La Chiesa in uscita è di certo una Chiesa in perenne ascolto ma anche foriera sia del novum del Vangelo sia del novum che illumina una dato antropologico comunque presente. Senza dimenticare che la Chiesa esce realmente da sé se è capace di essere di Cristo; cioè nessuno che sia Chiesa in uscita porta ideologie proprie ma la propria appartenenza a Cristo nella Chiesa e per la Chiesa.
Se la Chiesa in uscita porta le sue nevrosi, i suoi costrutti di accomodamento mondano, non sta più uscendo ma sta inquinando sè stessa e i fratelli e le sorelle.
Paradossalmente non solo non esce più dalle sagrestie ma vi si chiude in una sorta di piacioneria love-bombing, tipica delle tecniche di vendita e delle sette. Con il plauso del mondo.

Il Gender, poi, visti i suoi presupposti, ricordati prima che dalla Professoressa Brambilla proprio da Avvenire nel 2015, è un errore talmente grave, a livello antropologico, che preclude tutto un percorso di armonia, inclusione e reciproca ricchezza tra il genere maschile e quello femminile. Anzi pone le basi per un odio strutturato di cui proprio non si avverte il bisogno.

Se invece si vuole fare un percorso autentico sulla valorizzazione delle differenze di genere, del maschile e del femminile, a tutto tondo e da diverse angolazioni, senza tirare in ballo impropriamente la Gaudium et Spes per sostenere un incipit ideologico e di refrain continuo dell'articolista, basti pensare proprio alla ricchezza che ha l'umano illuminato da Cristo nel Vangelo e nella Chiesa apostolica nella sua dimensione di "Interazione Fraterna", del "noi" che ha superato - sin dai primordi - i rigidi costrutti sociali della cultura mondana.
Insomma rifarsi al Gender togliendo i presupposti del Gender non è più fare riflessioni ermenuticamente corrette sul maschile e sul femminile ma semplicemente un altro impianto di accomodamento irragionevole; più che Incarnazione (che sarebbe doverosa) è impantanamento.

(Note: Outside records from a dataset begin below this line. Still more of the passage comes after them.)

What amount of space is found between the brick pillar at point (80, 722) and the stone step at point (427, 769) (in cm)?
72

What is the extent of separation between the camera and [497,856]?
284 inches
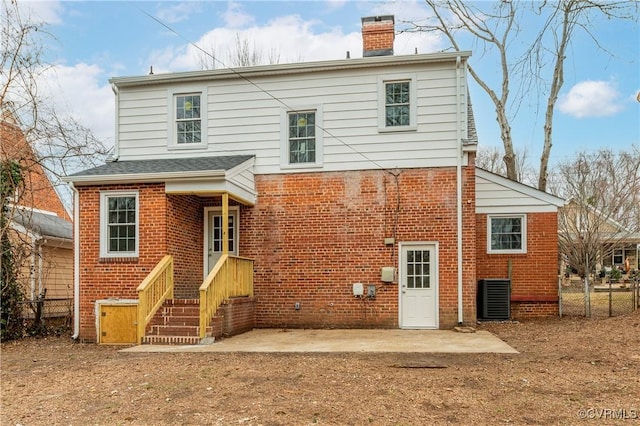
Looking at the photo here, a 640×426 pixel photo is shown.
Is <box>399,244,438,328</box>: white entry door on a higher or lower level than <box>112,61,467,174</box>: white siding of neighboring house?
lower

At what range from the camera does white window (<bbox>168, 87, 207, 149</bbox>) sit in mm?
12922

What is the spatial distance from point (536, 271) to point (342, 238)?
5.35 metres

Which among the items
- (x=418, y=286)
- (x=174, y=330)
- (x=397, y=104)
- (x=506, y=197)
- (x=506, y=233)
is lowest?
(x=174, y=330)

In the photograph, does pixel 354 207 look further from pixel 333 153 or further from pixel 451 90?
pixel 451 90

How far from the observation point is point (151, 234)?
10922mm

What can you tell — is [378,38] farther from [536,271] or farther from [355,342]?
[355,342]

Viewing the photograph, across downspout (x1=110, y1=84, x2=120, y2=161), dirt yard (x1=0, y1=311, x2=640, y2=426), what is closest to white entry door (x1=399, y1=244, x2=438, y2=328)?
dirt yard (x1=0, y1=311, x2=640, y2=426)

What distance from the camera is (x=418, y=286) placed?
11.9 m

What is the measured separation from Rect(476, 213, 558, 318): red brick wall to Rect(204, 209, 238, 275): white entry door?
688 centimetres

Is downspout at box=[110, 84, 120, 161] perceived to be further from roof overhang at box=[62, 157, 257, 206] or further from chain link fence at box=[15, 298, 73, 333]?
chain link fence at box=[15, 298, 73, 333]

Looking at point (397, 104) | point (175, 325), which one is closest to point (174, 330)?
point (175, 325)

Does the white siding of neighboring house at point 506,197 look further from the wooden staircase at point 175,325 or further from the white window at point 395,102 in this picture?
the wooden staircase at point 175,325

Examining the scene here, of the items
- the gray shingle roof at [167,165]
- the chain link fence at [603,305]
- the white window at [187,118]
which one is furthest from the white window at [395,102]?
the chain link fence at [603,305]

Se invece si parte da presupposti di ricchezza, di inclusione e di fruizione di reciproca bellezza stiamo facendo altro che nel percorso Gender e degli studi di genere non si può trovare perché è proprio lì, in questi studi, che si percepisce il "nemico".

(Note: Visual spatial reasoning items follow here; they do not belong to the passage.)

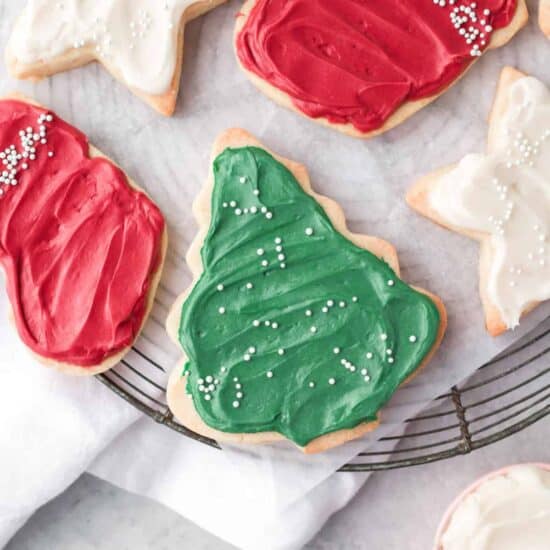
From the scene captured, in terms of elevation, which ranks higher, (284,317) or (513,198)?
(513,198)

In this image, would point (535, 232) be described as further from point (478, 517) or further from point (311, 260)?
point (478, 517)

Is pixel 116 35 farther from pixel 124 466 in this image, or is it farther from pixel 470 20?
pixel 124 466

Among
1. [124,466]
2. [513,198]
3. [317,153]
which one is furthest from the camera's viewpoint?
[124,466]

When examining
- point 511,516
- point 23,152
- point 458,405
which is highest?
point 23,152

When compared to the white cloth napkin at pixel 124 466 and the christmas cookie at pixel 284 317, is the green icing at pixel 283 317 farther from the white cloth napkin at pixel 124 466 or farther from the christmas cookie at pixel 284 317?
the white cloth napkin at pixel 124 466

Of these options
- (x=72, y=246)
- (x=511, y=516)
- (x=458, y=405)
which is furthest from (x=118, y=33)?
(x=511, y=516)

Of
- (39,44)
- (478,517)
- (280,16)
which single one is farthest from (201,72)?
(478,517)

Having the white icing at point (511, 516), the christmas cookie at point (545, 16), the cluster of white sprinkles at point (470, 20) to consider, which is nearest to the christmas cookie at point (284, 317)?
the white icing at point (511, 516)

Ocorre dunque cogliere l'anelito al rispetto reciproco e alle reciproche differenze non avvalersi di studi che hanno in sè il seme del conflitto e della guerra dei generi con la glorificazione della volontà (ferita) del soggetto.

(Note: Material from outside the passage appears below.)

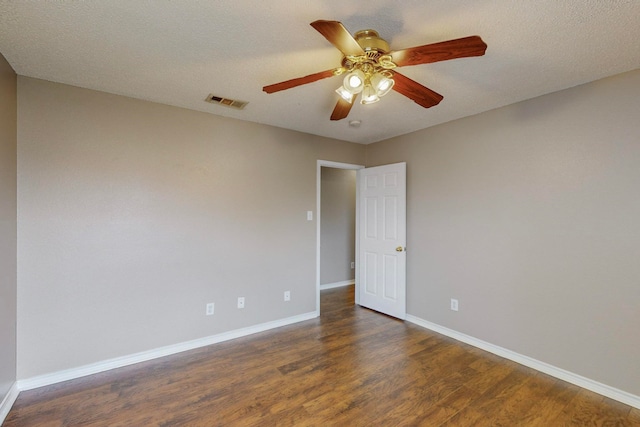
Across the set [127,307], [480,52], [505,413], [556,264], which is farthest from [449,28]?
[127,307]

Invece l'anelito del cuore, quello presente nella profonda coscienza dell'umano, è piuttosto da cogliere come qualcosa d'altro dal Gender e dai Gender Studies. Lì, in questo anelito, al netto delle ferite, comunque presenti, possiamo e dobbiamo dire qualcosa. Quello è il seme da cogliere e da far fruttare e da innaffiare. Infatti, in principio, Bereshit, non era così e lì occorre sempre ri-tornare per conversione, Shuv, se l'uomo e la donna, l'umanità vuole essere tale.
Questo, infatti, magari con un linguaggio sempre nuovo e stupefacente, insegna la teologia.